Photo/IllutrationPrime Minister Shinzo Abe, left, and Finance Minister Taro Aso, right, hear Bank of Japan Governor Haruhiko Kuroda speak in the Diet. (Asahi Shimbun file photo)

Cabinet nominations to the Diet for top Bank of Japan posts call for retaining Haruhiko Kuroda as governor for a second five-year term while replacing his two deputies.

Despite the proposed replacements of the two deputy governors, the Cabinet’s choices for the three central bank jobs are basically designed to avoid any radical change in monetary policy.

Immediately after taking the helm at the BOJ in 2013, Kuroda announced a policy target of raising the nation’s annual inflation rate to 2 percent in about two years. To achieve the goal, he initiated a bold program of monetary expansion dubbed “different dimension easing.”

Acting in line with his policy agenda, Kuroda has taken a series of radical and unconventional tactics, such as massive purchases of government bonds by the central bank, negative interest rates and market operations to control long-term interest rates.

During the past five years, the yen has weakened substantially against other major currencies, helping corporate profits to soar to record highs. The gradual recovery in the economy has improved the employment picture dramatically.

It is difficult to pin down how much of these improvements should be credited to the BOJ’s monetary policy.

But there is no denying that the Japanese economy has regained some strength and stability under Kuroda’s leadership at the central bank.

But the inflation rate, the primary measure of the central bank’s performance, has failed to reach his target, although it has crawled out of the negative territory. The time frame for striking the inflation target has been extended six times already.

Currently, the BOJ is seeking to achieve its goal by around fiscal 2019, which starts in April 2019. But many private-sector economists are doubtful this will happen.

Ensuring price stability is the central bank’s primary mission. Kuroda should be held accountable for his failure to accomplish the key policy goal, which he promised to do in two years, during his five years at the helm.

Even if we acknowledge that uncertainties are inherent in the business of economic management, we cannot help but raise questions about Kuroda’s caliber as a central banker. Isn’t he likely to fail again in his mission to improve the price situation in the next five years? Will he have any additional policy tools to deal with a possible economic downturn?

The three Cabinet nominees for the top BOJ jobs will face Diet endorsement hearings on their policy positions.
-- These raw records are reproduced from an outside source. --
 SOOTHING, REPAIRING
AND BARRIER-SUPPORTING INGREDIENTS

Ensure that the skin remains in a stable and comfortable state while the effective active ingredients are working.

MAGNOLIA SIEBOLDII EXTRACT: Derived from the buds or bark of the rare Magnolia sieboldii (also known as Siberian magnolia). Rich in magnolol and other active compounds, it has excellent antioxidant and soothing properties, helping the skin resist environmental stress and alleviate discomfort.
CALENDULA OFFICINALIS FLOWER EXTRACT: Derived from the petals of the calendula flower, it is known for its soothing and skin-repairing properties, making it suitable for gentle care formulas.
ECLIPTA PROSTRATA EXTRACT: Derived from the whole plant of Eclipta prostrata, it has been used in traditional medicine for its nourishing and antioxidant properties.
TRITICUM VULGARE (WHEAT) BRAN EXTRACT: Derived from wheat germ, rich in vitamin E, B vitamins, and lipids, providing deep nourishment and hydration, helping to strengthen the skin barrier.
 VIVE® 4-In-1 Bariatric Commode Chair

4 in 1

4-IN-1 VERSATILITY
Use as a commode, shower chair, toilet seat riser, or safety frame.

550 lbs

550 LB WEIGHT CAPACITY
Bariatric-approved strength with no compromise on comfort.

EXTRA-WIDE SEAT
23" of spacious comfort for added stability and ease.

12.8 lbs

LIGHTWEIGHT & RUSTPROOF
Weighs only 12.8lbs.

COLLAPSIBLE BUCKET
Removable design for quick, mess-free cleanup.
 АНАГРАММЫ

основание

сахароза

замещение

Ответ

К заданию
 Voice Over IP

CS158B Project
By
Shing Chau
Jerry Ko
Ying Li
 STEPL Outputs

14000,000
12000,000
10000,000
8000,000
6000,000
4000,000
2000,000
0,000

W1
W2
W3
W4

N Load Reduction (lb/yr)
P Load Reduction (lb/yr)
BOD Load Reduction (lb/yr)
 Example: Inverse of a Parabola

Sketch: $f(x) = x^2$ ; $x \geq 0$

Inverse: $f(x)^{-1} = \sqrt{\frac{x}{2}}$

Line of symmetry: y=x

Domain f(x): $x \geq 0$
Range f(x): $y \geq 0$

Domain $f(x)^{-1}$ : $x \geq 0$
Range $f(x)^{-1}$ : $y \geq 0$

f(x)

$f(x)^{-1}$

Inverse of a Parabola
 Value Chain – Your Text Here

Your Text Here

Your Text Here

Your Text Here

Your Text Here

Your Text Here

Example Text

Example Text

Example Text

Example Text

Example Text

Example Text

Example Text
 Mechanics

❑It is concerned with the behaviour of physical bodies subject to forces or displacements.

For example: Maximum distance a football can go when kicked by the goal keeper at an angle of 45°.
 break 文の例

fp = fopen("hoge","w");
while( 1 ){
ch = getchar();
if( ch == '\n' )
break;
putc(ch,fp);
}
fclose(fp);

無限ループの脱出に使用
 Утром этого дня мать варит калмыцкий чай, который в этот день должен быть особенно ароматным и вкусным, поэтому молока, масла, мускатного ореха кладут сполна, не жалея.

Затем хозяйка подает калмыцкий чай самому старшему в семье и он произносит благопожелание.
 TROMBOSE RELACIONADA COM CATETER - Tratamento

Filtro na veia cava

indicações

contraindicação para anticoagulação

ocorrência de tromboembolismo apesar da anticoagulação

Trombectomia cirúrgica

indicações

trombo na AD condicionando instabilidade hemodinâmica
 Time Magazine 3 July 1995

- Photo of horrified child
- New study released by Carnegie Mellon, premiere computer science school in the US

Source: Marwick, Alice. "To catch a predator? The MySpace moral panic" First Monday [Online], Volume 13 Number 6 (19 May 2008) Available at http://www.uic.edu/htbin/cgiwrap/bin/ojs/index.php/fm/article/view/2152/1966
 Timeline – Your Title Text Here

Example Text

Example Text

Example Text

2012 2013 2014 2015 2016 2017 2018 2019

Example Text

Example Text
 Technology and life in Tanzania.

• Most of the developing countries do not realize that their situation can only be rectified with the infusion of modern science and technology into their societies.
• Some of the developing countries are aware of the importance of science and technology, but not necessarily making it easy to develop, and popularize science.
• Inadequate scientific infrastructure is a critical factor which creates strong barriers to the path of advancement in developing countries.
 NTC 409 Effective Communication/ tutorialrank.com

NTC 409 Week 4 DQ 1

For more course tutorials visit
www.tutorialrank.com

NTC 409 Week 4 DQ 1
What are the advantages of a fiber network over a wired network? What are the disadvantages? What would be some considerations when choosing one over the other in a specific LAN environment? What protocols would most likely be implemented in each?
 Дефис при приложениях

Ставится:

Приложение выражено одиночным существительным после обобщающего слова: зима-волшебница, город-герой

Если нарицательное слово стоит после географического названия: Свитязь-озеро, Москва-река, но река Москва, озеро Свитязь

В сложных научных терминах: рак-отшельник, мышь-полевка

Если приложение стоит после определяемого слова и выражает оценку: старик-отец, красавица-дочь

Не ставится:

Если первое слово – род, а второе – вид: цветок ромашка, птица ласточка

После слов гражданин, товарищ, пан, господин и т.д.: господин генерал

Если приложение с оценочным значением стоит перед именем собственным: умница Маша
We hope Kuroda and the others will offer convincing answers to these and other key questions.

There are other problems concerning Kuroda’s reappointment as well.

As a result of his aggressive monetary easing programs, the BOJ is now stuck with a staggering 450 trillion yen worth of government bonds.

When the BOJ finally exits from its ultra-loose monetary policy and starts raising interest rates, these government bonds could cause hefty losses.

This possibility is adding to uncertainty about the future of the nation's monetary and fiscal policies.

Kuroda needs to give sufficient and reassuring explanations about his plans to deal with these issues.

As the central bank continues and expands its extremely easy monetary policy, the market distorting effects will grow more serious.

Major Western central banks have also been grappling with this challenge. There have been cases in which a slight shift in the central bank’s policy roiled financial markets.

Even if the BOJ has no plan to change its policy stance immediately, it should not be allowed to postpone explaining its “exit strategy.”

There have been concerns that the BOJ’s programs to buy government bonds and guide long-term interest rates toward zero could undermine the government’s fiscal discipline.

In the exit process, in particular, there will be a growing likelihood of conflict between the BOJ’s moves to raise interest rates for price stability and the government’s policy efforts to prevent an economic downturn and an increase in debt-servicing costs.

When that happens, will the BOJ be able to maintain its independence?

That situation will sorely test leadership of Kuroda, who has been working in tandem with the Abe administration for the past five years.

There are a raft of questions the Diet needs to ask Kuroda to assess whether he is properly equipped to lead the central bank, which plays a core role in macroeconomic management, for five more years.